John Steinbeck Fullscreen Grapes of Wrath (1939)

Pause

And men are proud, for of their knowledge they can make the year heavy.

They have transformed the world with their knowledge.

The short, lean wheat has been made big and productive.

Little sour apples have grown large and sweet, and that old grape that grew among the trees and fed the birds its tiny fruit has mothered a thousand varieties, red and black, green and pale pink, purple and yellow; and each variety with its own flavor.

The men who work in the experimental farms have made new fruits: nectarines and forty kinds of plums, walnuts with paper shells.

And always they work, selecting, grafting, changing, driving themselves, driving the earth to produce.

And first the cherries ripen.

Cent and a half a pound.

Hell, we can’t pick ’em for that.

Black cherries and red cherries, full and sweet, and the birds eat half of each cherry and the yellowjackets buzz into the holes the birds made.

And on the ground the seeds drop and dry with black shreds hanging from them.

The purple prunes soften and sweeten.

My God, we can’t pick them and dry and sulphur them.

We can’t pay wages, no matter what wages.

And the purple prunes carpet the ground.

And first the skins wrinkle a little and swarms of flies come to feast, and the valley is filled with the odor of sweet decay.

The meat turns dark and the crop shrivels on the ground.

And the pears grow yellow and soft.

Five dollars a ton.

Five dollars for forty fifty-pound boxes; trees pruned and sprayed, orchards cultivated—pick the fruit, put it in boxes, load the trucks, deliver the fruit to the cannery—forty boxes for five dollars.

We can’t do it.

And the yellow fruit falls heavily to the ground and splashes on the ground.

The yellowjackets dig into the soft meat, and there is a smell of ferment and rot.

Then the grapes—we can’t make good wine.

People can’t buy good wine.

Rip the grapes from the vines, good grapes, rotten grapes, wasp-stung grapes.

Press stems, press dirt and rot.

But there’s mildew and formic acid in the vats.

Add sulphur and tannic acid.

The smell from the ferment is not the rich odor of wine, but the smell of decay and chemicals.

Oh, well.

It has alcohol in it, anyway.

They can get drunk.

The little farmers watched debt creep up on them like the tide.
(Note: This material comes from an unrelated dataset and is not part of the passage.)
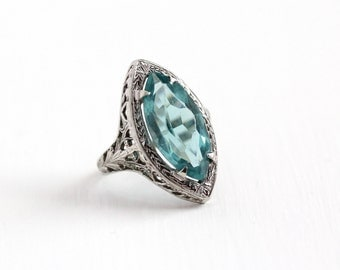 Vintage 14k White Gold Filigree Simulated Blue Topaz Ring - Antique Size 6 3/4 Art Deco 1920s Blue Glass Marquise Stone Fine Jewelry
They sprayed the trees and sold no crop, they pruned and grafted and could not pick the crop.

And the men of knowledge have worked, have considered, and the fruit is rotting on the ground, and the decaying mash in the wine vats is poisoning the air.

And taste the wine—no grape flavor at all, just sulphur and tannic acid and alcohol.

This little orchard will be a part of a great holding next year, for the debt will have choked the owner.

This vineyard will belong to the bank.

Only the great owners can survive, for they own the canneries too.

And four pears peeled and cut in half, cooked and canned, still cost fifteen cents.

And the canned pears do not spoil.

They will last for years.

The decay spreads over the State, and the sweet smell is a great sorrow on the land.

Men who can graft the trees and make the seed fertile and big can find no way to let the hungry people eat their produce.

Men who have created new fruits in the world cannot create a system whereby their fruits may be eaten.

And the failure hangs over the State like a great sorrow.

The works of the roots of the vines, of the trees, must be destroyed to keep up the price, and this is the saddest, bitterest thing of all.

Carloads of oranges dumped on the ground.

The people came for miles to take the fruit, but this could not be.

How would they buy oranges at twenty cents a dozen if they could drive out and pick them up?